The report reveals that just days before the police operation, a senior PSNI commander told mediators there were no plans to forcibly remove wood from two sites in east Belfast, despite the Irish News revealing at the time that contractors from outside of Northern Ireland had already been hired and were en route.
An entire section of the bonfire report is dedicated to a group called 'Inner East' Belfast, which it states was represented at meetings throughout the process despite "many of our different partners" stating that loyalists with influence from the area "would not enter into the spirit of what we were trying to achieve".
It says a senior loyalist from east Belfast took the bonfire group to all the planned sites in the area, with the Bloomfield Walkway and Cluan Place "recognised as being problematic".
On Friday July 6, the report states that bonfire builders reluctantly agreed to make the Walkway fire 55 pallets high. The previous year it had been almost three times that size. The report states that the fire service said this was not ideal but they could "manage the risk"
Following rumours that the Walkway wood was to be lifted forcibly one of the mediators rang the PSNI distract commander "who confirmed that this was not the case" and agreed to phone loyalist representatives to ease fears. He did this despite contractors already being on their way to Belfast and police assuring the city council they had drafted in extra officers to protect the workmen.
On Tuesday July 10, the High Court ruled DfI was responsible for the protection of life and property, after safety concerns around the Bloomfield walkway bonfire and ordered them to reduce the fire to three meters in height.
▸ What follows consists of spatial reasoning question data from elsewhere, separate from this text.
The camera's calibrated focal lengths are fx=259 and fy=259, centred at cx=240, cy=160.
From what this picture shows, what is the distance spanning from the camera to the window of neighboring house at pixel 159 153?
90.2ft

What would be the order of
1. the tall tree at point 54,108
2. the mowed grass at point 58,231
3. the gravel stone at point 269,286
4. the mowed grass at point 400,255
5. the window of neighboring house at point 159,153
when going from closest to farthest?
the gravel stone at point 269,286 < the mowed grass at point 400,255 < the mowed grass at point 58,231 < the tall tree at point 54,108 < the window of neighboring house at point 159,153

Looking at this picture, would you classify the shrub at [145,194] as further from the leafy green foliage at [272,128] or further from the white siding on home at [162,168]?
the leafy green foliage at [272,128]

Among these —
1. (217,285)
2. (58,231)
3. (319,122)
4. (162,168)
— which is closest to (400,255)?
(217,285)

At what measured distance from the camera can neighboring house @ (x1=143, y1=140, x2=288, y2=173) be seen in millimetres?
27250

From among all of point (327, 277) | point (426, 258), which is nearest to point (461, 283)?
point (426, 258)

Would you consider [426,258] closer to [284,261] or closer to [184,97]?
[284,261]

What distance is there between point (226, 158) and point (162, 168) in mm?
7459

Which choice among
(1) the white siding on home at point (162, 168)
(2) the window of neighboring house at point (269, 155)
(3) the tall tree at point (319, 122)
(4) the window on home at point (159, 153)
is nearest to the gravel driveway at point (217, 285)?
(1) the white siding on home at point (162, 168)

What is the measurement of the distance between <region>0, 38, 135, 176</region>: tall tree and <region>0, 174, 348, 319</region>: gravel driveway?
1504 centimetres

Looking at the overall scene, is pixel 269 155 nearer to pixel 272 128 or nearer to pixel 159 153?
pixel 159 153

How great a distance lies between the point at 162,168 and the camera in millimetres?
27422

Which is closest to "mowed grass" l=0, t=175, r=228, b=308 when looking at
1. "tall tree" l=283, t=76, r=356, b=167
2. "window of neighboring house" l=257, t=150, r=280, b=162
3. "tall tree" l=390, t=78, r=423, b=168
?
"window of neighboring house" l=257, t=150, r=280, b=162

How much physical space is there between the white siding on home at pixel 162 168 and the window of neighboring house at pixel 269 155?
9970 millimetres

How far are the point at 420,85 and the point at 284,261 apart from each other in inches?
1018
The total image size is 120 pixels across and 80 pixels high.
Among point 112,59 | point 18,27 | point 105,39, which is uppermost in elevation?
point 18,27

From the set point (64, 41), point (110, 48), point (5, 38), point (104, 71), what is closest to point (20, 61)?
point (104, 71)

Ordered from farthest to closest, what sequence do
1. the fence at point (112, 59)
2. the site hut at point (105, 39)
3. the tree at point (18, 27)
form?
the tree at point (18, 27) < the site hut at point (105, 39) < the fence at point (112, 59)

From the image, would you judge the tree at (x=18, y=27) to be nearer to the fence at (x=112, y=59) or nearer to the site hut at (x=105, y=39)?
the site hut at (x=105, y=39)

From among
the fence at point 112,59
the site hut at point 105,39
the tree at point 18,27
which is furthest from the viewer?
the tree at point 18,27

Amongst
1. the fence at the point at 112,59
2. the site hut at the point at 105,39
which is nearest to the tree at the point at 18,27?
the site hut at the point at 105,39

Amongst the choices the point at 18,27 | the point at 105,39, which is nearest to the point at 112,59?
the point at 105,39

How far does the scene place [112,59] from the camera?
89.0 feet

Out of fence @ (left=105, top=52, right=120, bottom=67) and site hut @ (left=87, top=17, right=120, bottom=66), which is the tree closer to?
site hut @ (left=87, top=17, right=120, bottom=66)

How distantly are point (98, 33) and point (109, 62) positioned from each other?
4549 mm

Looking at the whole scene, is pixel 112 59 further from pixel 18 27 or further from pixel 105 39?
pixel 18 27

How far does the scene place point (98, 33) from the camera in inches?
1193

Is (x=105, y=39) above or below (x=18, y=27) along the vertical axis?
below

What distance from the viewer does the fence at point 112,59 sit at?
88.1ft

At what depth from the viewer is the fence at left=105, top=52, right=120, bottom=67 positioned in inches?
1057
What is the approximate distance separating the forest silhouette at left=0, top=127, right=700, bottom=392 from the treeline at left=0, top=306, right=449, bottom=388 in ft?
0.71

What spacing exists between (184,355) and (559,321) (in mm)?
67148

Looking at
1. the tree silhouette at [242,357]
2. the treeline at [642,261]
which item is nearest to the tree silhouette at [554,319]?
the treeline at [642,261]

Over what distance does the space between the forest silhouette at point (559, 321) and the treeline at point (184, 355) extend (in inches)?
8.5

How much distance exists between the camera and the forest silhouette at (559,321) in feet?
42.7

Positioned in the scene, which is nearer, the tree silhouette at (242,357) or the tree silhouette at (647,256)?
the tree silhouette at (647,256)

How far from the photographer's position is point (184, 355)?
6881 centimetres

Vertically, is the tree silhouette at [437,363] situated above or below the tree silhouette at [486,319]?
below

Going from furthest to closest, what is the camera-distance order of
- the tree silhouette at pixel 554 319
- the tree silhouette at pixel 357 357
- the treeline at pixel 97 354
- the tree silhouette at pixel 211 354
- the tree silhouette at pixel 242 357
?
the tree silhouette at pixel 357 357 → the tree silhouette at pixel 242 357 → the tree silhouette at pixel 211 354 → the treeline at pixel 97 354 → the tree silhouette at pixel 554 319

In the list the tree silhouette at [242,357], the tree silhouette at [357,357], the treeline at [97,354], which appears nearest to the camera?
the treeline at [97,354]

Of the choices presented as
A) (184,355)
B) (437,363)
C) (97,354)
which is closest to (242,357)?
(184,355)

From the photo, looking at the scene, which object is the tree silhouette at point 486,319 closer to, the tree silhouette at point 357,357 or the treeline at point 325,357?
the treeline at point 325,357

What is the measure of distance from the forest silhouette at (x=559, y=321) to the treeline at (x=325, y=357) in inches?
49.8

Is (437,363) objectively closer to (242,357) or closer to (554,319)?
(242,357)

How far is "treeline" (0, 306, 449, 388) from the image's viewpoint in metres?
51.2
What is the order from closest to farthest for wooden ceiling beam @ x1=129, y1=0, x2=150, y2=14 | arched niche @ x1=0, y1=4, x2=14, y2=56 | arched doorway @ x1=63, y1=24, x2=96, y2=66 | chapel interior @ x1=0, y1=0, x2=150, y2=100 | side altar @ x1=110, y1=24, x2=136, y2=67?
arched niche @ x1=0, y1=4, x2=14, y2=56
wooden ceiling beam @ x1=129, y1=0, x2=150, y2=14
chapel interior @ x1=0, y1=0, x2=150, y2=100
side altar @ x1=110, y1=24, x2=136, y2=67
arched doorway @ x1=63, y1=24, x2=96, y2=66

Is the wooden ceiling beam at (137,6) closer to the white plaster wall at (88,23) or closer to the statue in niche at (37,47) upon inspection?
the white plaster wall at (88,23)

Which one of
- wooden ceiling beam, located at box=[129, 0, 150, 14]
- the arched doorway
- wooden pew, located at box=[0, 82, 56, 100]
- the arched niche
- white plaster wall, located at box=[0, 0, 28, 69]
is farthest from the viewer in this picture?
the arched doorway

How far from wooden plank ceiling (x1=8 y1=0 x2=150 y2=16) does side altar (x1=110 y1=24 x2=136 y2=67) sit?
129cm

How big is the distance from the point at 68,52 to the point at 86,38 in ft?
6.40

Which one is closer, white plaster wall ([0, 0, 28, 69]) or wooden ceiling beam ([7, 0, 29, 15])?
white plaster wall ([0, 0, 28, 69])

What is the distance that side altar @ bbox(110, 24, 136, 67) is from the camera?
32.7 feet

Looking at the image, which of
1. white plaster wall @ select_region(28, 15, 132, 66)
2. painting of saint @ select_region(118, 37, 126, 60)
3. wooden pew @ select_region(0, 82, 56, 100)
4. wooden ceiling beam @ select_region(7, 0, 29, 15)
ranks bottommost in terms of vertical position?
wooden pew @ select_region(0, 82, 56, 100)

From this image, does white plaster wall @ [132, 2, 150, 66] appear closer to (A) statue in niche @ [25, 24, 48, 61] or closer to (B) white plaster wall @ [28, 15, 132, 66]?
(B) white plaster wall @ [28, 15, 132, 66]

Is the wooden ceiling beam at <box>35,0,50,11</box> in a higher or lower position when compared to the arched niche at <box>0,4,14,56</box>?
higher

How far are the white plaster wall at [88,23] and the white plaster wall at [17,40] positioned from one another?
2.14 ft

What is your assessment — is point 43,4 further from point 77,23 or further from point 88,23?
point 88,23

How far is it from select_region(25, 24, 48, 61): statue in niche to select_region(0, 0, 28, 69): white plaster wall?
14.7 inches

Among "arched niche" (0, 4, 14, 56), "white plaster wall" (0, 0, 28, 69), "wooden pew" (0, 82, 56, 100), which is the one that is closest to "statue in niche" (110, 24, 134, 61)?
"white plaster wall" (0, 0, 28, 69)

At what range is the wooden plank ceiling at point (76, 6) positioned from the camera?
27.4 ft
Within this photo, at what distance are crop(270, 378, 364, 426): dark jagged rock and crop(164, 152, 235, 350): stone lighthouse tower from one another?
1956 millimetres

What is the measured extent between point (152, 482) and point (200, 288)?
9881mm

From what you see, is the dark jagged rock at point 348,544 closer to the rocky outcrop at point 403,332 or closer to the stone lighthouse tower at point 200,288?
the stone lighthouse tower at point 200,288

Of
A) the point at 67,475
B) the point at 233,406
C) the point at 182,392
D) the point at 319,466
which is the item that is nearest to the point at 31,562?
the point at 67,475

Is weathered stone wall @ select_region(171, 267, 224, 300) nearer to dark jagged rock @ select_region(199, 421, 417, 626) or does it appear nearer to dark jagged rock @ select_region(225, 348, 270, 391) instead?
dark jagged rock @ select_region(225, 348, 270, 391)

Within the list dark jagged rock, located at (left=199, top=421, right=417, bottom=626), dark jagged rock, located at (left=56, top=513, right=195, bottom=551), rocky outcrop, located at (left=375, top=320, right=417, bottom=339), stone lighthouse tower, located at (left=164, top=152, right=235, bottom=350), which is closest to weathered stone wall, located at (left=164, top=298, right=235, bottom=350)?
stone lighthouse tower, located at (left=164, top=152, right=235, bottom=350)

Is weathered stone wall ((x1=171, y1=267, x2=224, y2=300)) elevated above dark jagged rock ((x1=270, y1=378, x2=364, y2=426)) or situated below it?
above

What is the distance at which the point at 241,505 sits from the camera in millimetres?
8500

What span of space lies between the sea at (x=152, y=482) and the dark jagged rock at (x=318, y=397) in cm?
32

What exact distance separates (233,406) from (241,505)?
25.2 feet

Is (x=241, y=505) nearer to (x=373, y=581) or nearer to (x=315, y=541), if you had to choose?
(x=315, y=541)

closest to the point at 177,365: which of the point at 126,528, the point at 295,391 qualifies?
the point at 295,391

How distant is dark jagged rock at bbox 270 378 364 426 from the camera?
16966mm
A series of meetings to try and resolve the dispute around the Walkway went on until the early hours of the morning but failed to reach an amicable solution and loyalist youths set fire to the wood at around 5am on July 11.
The bonfire at Cluan Place was not part of a court injunction but was on DfI land. The leaked report, which has been seen by the Irish News, shows that loyalist were en route to the bonfire to talk to the community about reducing the size and this action was agreed with DfI officials.
It states that at 11.15am on July 11, a local community representative asked could he be given until noon to reduce the fire at Cluan Place by half.
A DfI official told mediators no more time could be given "because council and police wanted to move without delay, there was an attempt by the local community reps to deal with this issues, but time did not allow for this to take place", the report states.
The report ads the bonfires at Bloomfield Walkway and Cluan Place, were "a microcosm of all the work that our partners carried out" saying the group "should receive political endorsement going forward".